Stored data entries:
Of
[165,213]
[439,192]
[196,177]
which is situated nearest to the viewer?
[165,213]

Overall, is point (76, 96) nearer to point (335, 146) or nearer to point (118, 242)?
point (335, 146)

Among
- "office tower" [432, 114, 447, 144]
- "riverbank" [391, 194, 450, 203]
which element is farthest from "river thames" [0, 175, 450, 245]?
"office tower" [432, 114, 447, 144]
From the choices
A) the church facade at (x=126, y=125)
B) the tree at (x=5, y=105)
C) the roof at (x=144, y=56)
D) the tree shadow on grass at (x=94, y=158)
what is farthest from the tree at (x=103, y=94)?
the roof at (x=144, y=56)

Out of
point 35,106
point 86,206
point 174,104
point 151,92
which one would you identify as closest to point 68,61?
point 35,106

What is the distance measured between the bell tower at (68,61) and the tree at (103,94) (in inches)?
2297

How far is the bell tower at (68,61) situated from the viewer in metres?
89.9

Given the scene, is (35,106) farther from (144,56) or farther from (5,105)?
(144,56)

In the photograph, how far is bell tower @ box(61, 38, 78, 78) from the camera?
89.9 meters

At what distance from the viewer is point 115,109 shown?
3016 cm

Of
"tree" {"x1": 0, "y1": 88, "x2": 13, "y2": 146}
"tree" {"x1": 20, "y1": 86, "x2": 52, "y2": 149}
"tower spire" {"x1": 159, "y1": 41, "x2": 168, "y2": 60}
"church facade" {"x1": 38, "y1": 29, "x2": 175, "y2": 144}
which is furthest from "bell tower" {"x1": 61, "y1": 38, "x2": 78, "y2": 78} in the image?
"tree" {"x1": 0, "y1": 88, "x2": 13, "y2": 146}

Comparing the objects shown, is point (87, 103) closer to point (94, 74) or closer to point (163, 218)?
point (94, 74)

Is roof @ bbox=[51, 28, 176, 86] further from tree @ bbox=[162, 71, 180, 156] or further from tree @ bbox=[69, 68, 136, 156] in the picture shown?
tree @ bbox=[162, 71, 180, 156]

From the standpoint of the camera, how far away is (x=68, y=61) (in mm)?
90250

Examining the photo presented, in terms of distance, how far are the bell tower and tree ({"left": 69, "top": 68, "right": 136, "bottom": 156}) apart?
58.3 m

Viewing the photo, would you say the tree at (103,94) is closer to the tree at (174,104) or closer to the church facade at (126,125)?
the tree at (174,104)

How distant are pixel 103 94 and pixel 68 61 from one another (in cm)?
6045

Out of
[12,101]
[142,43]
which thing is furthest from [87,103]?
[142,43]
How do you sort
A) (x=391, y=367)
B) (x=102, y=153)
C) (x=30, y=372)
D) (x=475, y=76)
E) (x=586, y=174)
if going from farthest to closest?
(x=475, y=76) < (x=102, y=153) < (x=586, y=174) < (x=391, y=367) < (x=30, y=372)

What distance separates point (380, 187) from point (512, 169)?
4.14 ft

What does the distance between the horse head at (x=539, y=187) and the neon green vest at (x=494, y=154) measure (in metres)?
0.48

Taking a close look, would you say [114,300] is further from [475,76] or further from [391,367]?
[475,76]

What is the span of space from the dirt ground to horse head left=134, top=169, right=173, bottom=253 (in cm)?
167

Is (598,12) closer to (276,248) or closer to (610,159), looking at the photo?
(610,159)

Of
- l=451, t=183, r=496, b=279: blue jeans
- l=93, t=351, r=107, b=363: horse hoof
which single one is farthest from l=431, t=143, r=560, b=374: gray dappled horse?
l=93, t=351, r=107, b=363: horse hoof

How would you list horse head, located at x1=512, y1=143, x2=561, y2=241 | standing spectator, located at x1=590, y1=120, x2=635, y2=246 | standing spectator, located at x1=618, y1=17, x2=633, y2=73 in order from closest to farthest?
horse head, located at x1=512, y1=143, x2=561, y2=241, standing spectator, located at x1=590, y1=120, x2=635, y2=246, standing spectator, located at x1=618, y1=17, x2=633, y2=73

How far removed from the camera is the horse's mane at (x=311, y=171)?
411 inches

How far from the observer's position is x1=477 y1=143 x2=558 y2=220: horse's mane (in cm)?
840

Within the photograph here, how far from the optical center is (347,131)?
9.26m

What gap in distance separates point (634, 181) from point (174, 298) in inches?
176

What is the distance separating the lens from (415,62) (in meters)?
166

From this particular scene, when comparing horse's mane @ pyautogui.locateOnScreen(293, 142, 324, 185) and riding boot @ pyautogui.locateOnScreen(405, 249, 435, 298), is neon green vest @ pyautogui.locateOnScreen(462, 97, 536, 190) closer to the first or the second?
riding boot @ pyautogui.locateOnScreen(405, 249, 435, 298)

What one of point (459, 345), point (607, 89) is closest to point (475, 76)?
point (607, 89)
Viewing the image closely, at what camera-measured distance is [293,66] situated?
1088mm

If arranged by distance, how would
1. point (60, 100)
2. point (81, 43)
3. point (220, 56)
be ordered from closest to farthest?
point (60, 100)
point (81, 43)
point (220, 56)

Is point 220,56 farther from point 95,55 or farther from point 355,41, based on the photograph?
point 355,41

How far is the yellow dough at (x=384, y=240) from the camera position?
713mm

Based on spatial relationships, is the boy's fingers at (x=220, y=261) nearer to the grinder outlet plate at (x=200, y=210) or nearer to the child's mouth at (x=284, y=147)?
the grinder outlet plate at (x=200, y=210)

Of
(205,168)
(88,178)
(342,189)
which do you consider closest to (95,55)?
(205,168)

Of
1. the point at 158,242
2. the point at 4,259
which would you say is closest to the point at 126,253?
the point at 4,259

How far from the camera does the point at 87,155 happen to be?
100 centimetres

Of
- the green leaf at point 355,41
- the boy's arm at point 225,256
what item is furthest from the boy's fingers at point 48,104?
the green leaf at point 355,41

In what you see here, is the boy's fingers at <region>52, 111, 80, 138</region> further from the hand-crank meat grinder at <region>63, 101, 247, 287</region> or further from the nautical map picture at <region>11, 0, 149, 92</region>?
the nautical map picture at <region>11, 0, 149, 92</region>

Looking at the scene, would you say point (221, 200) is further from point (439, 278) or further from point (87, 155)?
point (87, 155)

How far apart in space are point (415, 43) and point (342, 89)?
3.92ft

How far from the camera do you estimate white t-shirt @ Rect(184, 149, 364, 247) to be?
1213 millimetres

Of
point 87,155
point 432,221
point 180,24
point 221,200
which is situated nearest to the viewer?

> _WHAT TO PRODUCE_
Using the listing above, reproduce each line without omission.

> _ANSWER TO THE EXERCISE_
Of
[165,213]
[439,192]
[196,177]
which is situated nearest to the viewer?
[165,213]

Overall, is point (76, 96) nearer to point (335, 146) or nearer to point (118, 242)?
point (335, 146)

Among
- "office tower" [432, 114, 447, 144]
- "riverbank" [391, 194, 450, 203]
which element is farthest from "river thames" [0, 175, 450, 245]?
"office tower" [432, 114, 447, 144]
From the choices
A) the church facade at (x=126, y=125)
B) the tree at (x=5, y=105)
C) the roof at (x=144, y=56)
D) the tree shadow on grass at (x=94, y=158)
what is farthest from the tree at (x=103, y=94)?
the roof at (x=144, y=56)

Out of
point 35,106
point 86,206
point 174,104
point 151,92
which one would you identify as closest to point 68,61?
point 35,106

What is the distance measured between the bell tower at (68,61) and the tree at (103,94) (in inches)?
2297

How far is the bell tower at (68,61) situated from the viewer in metres?
89.9

Given the scene, is (35,106) farther from (144,56) or farther from (5,105)?
(144,56)

In the photograph, how far is bell tower @ box(61, 38, 78, 78) from the camera?
89.9 meters

At what distance from the viewer is point 115,109 shown?
3016 cm

Of
"tree" {"x1": 0, "y1": 88, "x2": 13, "y2": 146}
"tree" {"x1": 20, "y1": 86, "x2": 52, "y2": 149}
"tower spire" {"x1": 159, "y1": 41, "x2": 168, "y2": 60}
"church facade" {"x1": 38, "y1": 29, "x2": 175, "y2": 144}
which is furthest from "bell tower" {"x1": 61, "y1": 38, "x2": 78, "y2": 78} in the image?
"tree" {"x1": 0, "y1": 88, "x2": 13, "y2": 146}

Comparing the objects shown, is point (87, 103) closer to point (94, 74) or closer to point (163, 218)?
point (94, 74)

Is roof @ bbox=[51, 28, 176, 86] further from tree @ bbox=[162, 71, 180, 156] or further from tree @ bbox=[69, 68, 136, 156] in the picture shown?
tree @ bbox=[162, 71, 180, 156]

From the standpoint of the camera, how far away is (x=68, y=61) (in mm)?
90250

Examining the photo presented, in terms of distance, how far are the bell tower and tree ({"left": 69, "top": 68, "right": 136, "bottom": 156}) apart?
58.3 m

Viewing the photo, would you say the tree at (103,94) is closer to the tree at (174,104) or closer to the church facade at (126,125)?
the tree at (174,104)

How distant are pixel 103 94 and pixel 68 61 from one another (in cm)?
6045

Out of
[12,101]
[142,43]
which thing is furthest from [87,103]?
[142,43]
How do you sort
A) (x=391, y=367)
B) (x=102, y=153)
C) (x=30, y=372)
D) (x=475, y=76)
E) (x=586, y=174)
if going from farthest to closest?
(x=475, y=76) < (x=102, y=153) < (x=586, y=174) < (x=391, y=367) < (x=30, y=372)

What distance separates point (380, 187) from point (512, 169)?
4.14 ft

What does the distance between the horse head at (x=539, y=187) and the neon green vest at (x=494, y=154) measure (in metres)?
0.48

Taking a close look, would you say [114,300] is further from [475,76] or further from [391,367]?
[475,76]

What is the span of space from the dirt ground to horse head left=134, top=169, right=173, bottom=253 (in cm)?
167

Is (598,12) closer to (276,248) or closer to (610,159), looking at the photo?
(610,159)

Of
- l=451, t=183, r=496, b=279: blue jeans
- l=93, t=351, r=107, b=363: horse hoof
which single one is farthest from l=431, t=143, r=560, b=374: gray dappled horse?
l=93, t=351, r=107, b=363: horse hoof

How would you list horse head, located at x1=512, y1=143, x2=561, y2=241 | standing spectator, located at x1=590, y1=120, x2=635, y2=246 | standing spectator, located at x1=618, y1=17, x2=633, y2=73 in order from closest to farthest?
horse head, located at x1=512, y1=143, x2=561, y2=241, standing spectator, located at x1=590, y1=120, x2=635, y2=246, standing spectator, located at x1=618, y1=17, x2=633, y2=73

How far removed from the camera is the horse's mane at (x=311, y=171)?
411 inches

How far from the observer's position is x1=477 y1=143 x2=558 y2=220: horse's mane (in cm)?
840

Within the photograph here, how far from the optical center is (347,131)?
9.26m

What gap in distance separates point (634, 181) from point (174, 298) in inches?
176

What is the distance separating the lens from (415,62) (in meters)?
166

From this particular scene, when comparing horse's mane @ pyautogui.locateOnScreen(293, 142, 324, 185) and riding boot @ pyautogui.locateOnScreen(405, 249, 435, 298), is neon green vest @ pyautogui.locateOnScreen(462, 97, 536, 190) closer to the first or the second?
riding boot @ pyautogui.locateOnScreen(405, 249, 435, 298)

What one of point (459, 345), point (607, 89) is closest to point (475, 76)?
point (607, 89)
Viewing the image closely, at what camera-measured distance is [293,66] situated?
1088mm

If arranged by distance, how would
1. point (60, 100)
2. point (81, 43)
3. point (220, 56)
be ordered from closest to farthest?
point (60, 100)
point (81, 43)
point (220, 56)

Is point 220,56 farther from point 95,55 or farther from point 355,41, based on the photograph?
point 355,41

How far is the yellow dough at (x=384, y=240) from the camera position?
713mm

Based on spatial relationships, is the boy's fingers at (x=220, y=261) nearer to the grinder outlet plate at (x=200, y=210) or nearer to the child's mouth at (x=284, y=147)?
the grinder outlet plate at (x=200, y=210)

Of
(205,168)
(88,178)
(342,189)
which do you consider closest to (95,55)?
(205,168)

Of
1. the point at 158,242
2. the point at 4,259
which would you say is closest to the point at 126,253?
the point at 4,259

How far from the camera does the point at 87,155 happen to be?
100 centimetres

Of
- the green leaf at point 355,41
- the boy's arm at point 225,256
what item is furthest from the boy's fingers at point 48,104?
the green leaf at point 355,41

In what you see here, is the boy's fingers at <region>52, 111, 80, 138</region> further from the hand-crank meat grinder at <region>63, 101, 247, 287</region> or further from the nautical map picture at <region>11, 0, 149, 92</region>?
the nautical map picture at <region>11, 0, 149, 92</region>

Looking at the scene, would you say point (221, 200) is further from point (439, 278) or further from point (87, 155)?
point (87, 155)

How far apart in space are point (415, 43) and point (342, 89)?
3.92ft

How far from the camera do you estimate white t-shirt @ Rect(184, 149, 364, 247) to be?
1213 millimetres

Of
point 87,155
point 432,221
point 180,24
point 221,200
which is situated nearest to the viewer?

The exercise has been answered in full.